I was dubious going into the theater. I wasn’t sure if I’d ever been in a tinier performance space. I was a bit thrown by the title — a mouthful of what? — and wary of the play’s roots in Ancient Greek tragedy. As soon as I entered Devine Theater, though, I was impressed. The small setting gave the performance a very intimate feeling that was further enhanced by the set. A leafy forest canopy encompassed a very whimsical looking swing and a platform that was used creatively throughout the performance.
As soon as the acting started, they had me. Each actor had a main role in the scenes in addition to ensemble roles and they were all amazing. Among the different dialects the actors effortlessly switched between, the precisely-executed choreography that included several brawls, a view into the mind of a character as she loses it and the general feelings of angst and dissatisfaction that each character radiated, there really was no weak link.
The play itself was fantastic in every sense of the word. “A Mouthful of Birds” tied together modern-day struggles with the conflict between Dionysus and the Thebans in Euripides’ “The Bacchae,” but somehow, it all made sense. The same characters that often haunted struggling citizens of modernity were frolicking maenads one minute and ferocious assailants the next. A prisoner is able to kill fellow inmates with only a graceful touch as wardens of two separate prisons squabble over who must assume responsibility; a woman’s mind betrays her, leading her to commit a violent crime against her family; and a man’s affection for the woman in his life is transferred to a farm animal. I don’t want to give the whole thing away, but trust me when I say it only gets more interesting.
Despite its tragic nature, “A Mouthful of Birds” surprised me with moments of extreme comedy, albeit in its own dark way. The performance’s unforeseen humor, social commentary and psychological allusions fused together three of Director Brendan Quinn’s (COL ’14) greatest loves: theater, psychology and Greek tragedy.
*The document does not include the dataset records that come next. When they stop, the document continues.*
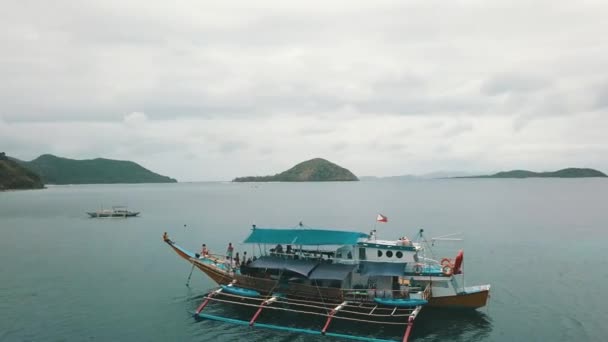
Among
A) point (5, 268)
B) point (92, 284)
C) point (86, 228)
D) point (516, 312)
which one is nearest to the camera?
point (516, 312)

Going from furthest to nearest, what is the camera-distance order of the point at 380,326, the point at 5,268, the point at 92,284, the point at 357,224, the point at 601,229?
the point at 357,224 → the point at 601,229 → the point at 5,268 → the point at 92,284 → the point at 380,326

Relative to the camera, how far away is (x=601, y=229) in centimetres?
7894

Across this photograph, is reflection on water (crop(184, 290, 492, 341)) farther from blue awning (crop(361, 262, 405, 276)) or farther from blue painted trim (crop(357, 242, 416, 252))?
blue painted trim (crop(357, 242, 416, 252))

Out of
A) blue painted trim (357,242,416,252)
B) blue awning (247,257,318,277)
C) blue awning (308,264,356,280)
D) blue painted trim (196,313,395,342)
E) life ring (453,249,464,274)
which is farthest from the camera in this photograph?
blue painted trim (357,242,416,252)

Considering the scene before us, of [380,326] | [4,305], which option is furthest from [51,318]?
[380,326]

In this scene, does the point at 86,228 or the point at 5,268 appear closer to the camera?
the point at 5,268

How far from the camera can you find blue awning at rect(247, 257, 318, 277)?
3419cm

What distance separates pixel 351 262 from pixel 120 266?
97.7 feet

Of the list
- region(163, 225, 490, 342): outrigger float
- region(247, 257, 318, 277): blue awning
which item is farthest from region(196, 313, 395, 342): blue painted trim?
region(247, 257, 318, 277): blue awning

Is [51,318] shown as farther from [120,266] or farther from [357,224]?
[357,224]

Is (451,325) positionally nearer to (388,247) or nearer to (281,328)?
(388,247)

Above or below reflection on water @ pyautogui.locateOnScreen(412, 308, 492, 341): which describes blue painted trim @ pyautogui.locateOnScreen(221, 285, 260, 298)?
Answer: above

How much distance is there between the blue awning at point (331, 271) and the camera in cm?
3281

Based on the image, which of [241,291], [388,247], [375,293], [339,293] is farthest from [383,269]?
[241,291]
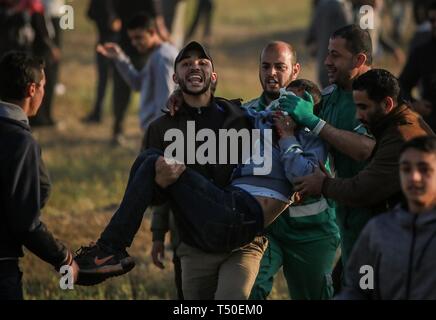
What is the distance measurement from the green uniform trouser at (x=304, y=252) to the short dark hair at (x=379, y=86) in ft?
4.34

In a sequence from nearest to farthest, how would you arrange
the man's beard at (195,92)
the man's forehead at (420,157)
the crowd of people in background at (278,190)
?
the man's forehead at (420,157), the crowd of people in background at (278,190), the man's beard at (195,92)

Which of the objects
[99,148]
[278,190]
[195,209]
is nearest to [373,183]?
[278,190]

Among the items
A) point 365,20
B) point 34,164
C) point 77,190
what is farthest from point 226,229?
point 77,190

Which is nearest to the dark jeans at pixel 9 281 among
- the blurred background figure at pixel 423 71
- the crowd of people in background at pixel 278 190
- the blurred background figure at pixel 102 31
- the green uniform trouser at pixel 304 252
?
the crowd of people in background at pixel 278 190

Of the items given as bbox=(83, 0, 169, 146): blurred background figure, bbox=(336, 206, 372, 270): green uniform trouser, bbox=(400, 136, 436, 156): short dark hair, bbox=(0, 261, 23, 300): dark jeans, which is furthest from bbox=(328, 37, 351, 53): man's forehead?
bbox=(83, 0, 169, 146): blurred background figure

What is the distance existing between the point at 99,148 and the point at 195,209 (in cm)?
919

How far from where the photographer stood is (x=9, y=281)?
662 centimetres

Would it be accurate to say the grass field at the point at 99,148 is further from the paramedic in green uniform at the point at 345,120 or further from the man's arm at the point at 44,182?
the paramedic in green uniform at the point at 345,120

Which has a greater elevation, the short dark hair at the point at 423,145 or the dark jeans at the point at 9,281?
the short dark hair at the point at 423,145

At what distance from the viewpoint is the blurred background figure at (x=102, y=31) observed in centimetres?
1492

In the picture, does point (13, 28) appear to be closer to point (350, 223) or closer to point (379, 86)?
point (350, 223)

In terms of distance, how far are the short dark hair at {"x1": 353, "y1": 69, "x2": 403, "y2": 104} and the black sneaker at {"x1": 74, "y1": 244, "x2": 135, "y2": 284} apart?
1.61 meters

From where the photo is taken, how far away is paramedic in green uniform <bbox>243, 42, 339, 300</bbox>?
768cm

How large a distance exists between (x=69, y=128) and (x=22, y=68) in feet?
33.2
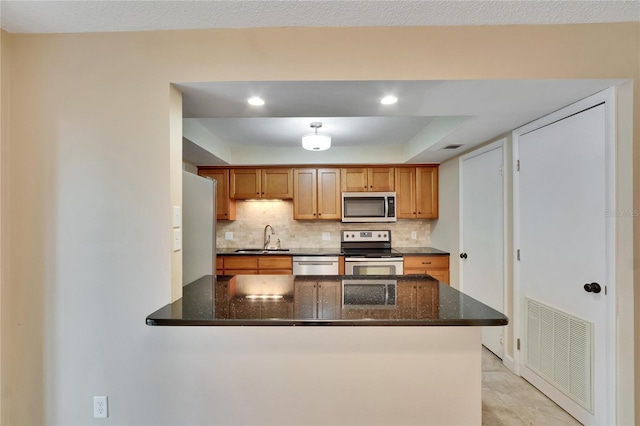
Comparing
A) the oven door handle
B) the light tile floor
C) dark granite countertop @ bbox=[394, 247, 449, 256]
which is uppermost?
dark granite countertop @ bbox=[394, 247, 449, 256]

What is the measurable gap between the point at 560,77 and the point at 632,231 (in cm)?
92

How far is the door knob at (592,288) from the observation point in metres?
1.73

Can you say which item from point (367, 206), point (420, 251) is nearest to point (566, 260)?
point (420, 251)

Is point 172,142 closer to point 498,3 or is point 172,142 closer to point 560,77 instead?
point 498,3

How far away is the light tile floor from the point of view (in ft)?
6.33

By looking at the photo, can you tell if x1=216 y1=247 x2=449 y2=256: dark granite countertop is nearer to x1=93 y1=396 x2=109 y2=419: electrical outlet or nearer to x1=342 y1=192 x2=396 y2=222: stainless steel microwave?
x1=342 y1=192 x2=396 y2=222: stainless steel microwave

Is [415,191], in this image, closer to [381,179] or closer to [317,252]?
[381,179]

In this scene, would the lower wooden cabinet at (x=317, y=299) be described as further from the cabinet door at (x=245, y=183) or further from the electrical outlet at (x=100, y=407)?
the cabinet door at (x=245, y=183)

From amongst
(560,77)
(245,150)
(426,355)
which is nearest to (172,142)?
(426,355)

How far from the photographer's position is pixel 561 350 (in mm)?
2012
“The style of this theater is expressionistic and sort of dream logic which I really respond to,” Quinn said on why he chose “A Mouthful of Birds” for his senior thesis. “The combination of the Bacchae with all of the psychology given in the play and [with] the sort of stylistic nature in the playwright Caryl Churchill led me to choose ‘A Mouthful’ as my academic thesis.” I, for one, am glad that he did.
I thoroughly enjoyed the performance of “A Mouthful of Birds.” All the acting was incredible, I enjoyed the expressionist nature of the play and I felt myself worrying about the characters as if they were my friends. Go support Brendan Quinn and the cast and crew in their production. You’ll leave with an interesting perspective on modernity and an appreciation for the talent displayed in the pocket-sized “A Mouthful of Birds” Devine Theater.